◆ EXERCISE GOAL ◆
Reproduce the records below verbatim, from the line containing "As shown, which" through the end of the records.

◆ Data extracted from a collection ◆
--- begin ---

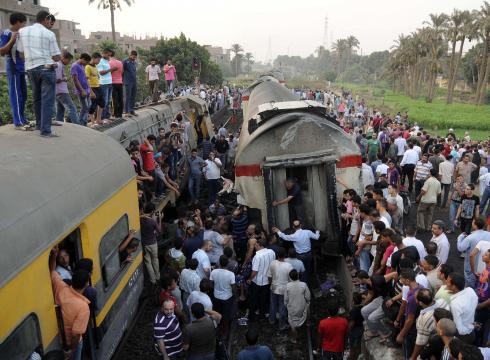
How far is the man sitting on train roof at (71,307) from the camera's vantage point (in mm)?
4379

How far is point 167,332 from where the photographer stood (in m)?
5.62

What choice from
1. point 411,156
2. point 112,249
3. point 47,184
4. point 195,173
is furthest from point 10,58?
point 411,156

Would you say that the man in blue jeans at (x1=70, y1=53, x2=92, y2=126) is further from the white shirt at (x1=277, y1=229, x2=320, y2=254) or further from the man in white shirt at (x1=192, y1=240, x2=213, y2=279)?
the white shirt at (x1=277, y1=229, x2=320, y2=254)

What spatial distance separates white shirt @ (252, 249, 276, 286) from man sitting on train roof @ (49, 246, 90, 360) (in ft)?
11.1

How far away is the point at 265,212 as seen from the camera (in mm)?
9469

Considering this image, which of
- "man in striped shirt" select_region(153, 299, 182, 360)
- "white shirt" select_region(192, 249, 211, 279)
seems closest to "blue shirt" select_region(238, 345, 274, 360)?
"man in striped shirt" select_region(153, 299, 182, 360)

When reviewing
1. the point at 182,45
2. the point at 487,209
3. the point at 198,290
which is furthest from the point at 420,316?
the point at 182,45

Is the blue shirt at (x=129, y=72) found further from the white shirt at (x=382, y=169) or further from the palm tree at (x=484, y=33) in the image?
the palm tree at (x=484, y=33)

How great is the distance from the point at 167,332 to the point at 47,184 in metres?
2.39

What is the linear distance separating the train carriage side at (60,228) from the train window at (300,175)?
3701 millimetres

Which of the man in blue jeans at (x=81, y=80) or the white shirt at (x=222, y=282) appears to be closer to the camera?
the white shirt at (x=222, y=282)

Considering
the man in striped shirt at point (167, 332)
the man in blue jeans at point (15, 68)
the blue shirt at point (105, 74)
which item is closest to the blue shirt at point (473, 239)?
the man in striped shirt at point (167, 332)

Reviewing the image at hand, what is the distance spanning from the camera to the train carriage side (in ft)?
11.8

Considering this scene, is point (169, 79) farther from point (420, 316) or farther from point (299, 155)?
point (420, 316)
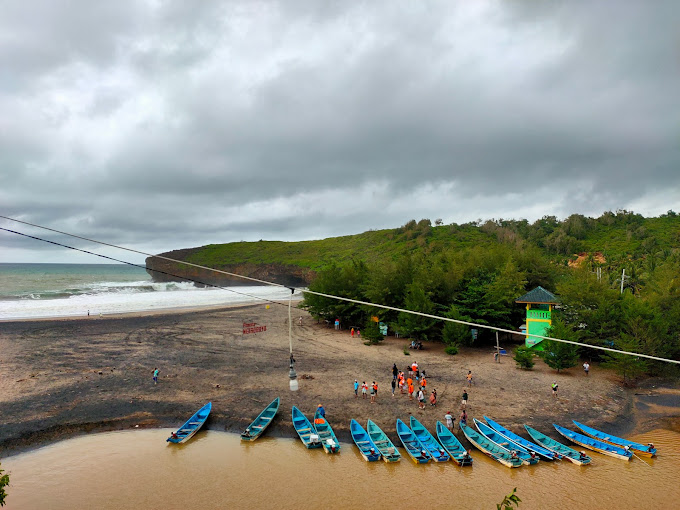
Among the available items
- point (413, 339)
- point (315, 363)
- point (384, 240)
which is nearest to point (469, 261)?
point (413, 339)

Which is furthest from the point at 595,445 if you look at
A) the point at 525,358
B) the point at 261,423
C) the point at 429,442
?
the point at 261,423

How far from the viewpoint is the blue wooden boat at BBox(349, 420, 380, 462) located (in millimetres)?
16406

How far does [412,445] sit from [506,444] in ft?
13.8

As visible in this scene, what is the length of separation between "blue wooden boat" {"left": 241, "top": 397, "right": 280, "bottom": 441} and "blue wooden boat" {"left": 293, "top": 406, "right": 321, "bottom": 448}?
128 centimetres

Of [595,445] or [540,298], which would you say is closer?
[595,445]

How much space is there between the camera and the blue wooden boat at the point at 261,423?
18.2 metres

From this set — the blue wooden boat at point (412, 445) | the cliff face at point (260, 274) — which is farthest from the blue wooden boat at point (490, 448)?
the cliff face at point (260, 274)

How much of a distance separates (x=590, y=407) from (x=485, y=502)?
40.2 ft

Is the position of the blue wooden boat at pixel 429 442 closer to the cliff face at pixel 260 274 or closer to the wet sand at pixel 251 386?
the wet sand at pixel 251 386

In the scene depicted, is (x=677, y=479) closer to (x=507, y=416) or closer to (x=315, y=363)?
(x=507, y=416)

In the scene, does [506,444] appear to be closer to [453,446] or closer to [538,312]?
[453,446]

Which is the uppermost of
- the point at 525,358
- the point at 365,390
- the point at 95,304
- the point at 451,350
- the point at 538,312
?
the point at 538,312

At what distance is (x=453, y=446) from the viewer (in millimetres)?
17172

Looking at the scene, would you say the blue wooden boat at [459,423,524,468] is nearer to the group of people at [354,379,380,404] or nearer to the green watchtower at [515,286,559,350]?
the group of people at [354,379,380,404]
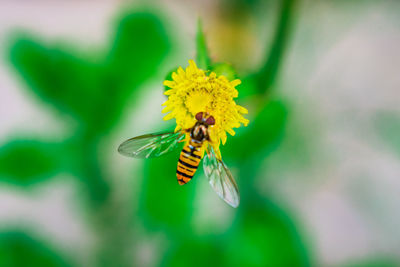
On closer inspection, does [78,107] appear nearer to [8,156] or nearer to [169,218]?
[8,156]

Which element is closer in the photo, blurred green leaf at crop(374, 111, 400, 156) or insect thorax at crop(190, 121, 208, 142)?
insect thorax at crop(190, 121, 208, 142)

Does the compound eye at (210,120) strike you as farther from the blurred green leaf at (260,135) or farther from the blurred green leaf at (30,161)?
the blurred green leaf at (30,161)

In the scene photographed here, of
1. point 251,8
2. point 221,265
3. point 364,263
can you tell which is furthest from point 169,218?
point 251,8

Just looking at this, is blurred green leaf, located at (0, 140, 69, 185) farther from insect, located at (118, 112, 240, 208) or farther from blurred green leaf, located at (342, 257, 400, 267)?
blurred green leaf, located at (342, 257, 400, 267)

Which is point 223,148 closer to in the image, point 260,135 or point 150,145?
point 260,135

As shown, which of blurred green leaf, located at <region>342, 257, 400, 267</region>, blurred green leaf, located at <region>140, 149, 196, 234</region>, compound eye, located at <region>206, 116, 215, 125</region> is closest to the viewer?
compound eye, located at <region>206, 116, 215, 125</region>

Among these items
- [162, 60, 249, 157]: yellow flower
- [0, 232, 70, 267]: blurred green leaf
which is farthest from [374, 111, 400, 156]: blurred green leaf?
[0, 232, 70, 267]: blurred green leaf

--- end ---

◆ RESPONSE BELOW ◆
As shown, which of blurred green leaf, located at <region>342, 257, 400, 267</region>, blurred green leaf, located at <region>140, 149, 196, 234</region>, compound eye, located at <region>206, 116, 215, 125</region> is closest to the viewer?
compound eye, located at <region>206, 116, 215, 125</region>

Among these items
- [162, 60, 249, 157]: yellow flower
- [0, 232, 70, 267]: blurred green leaf
which is farthest from [374, 111, 400, 156]: blurred green leaf?
[0, 232, 70, 267]: blurred green leaf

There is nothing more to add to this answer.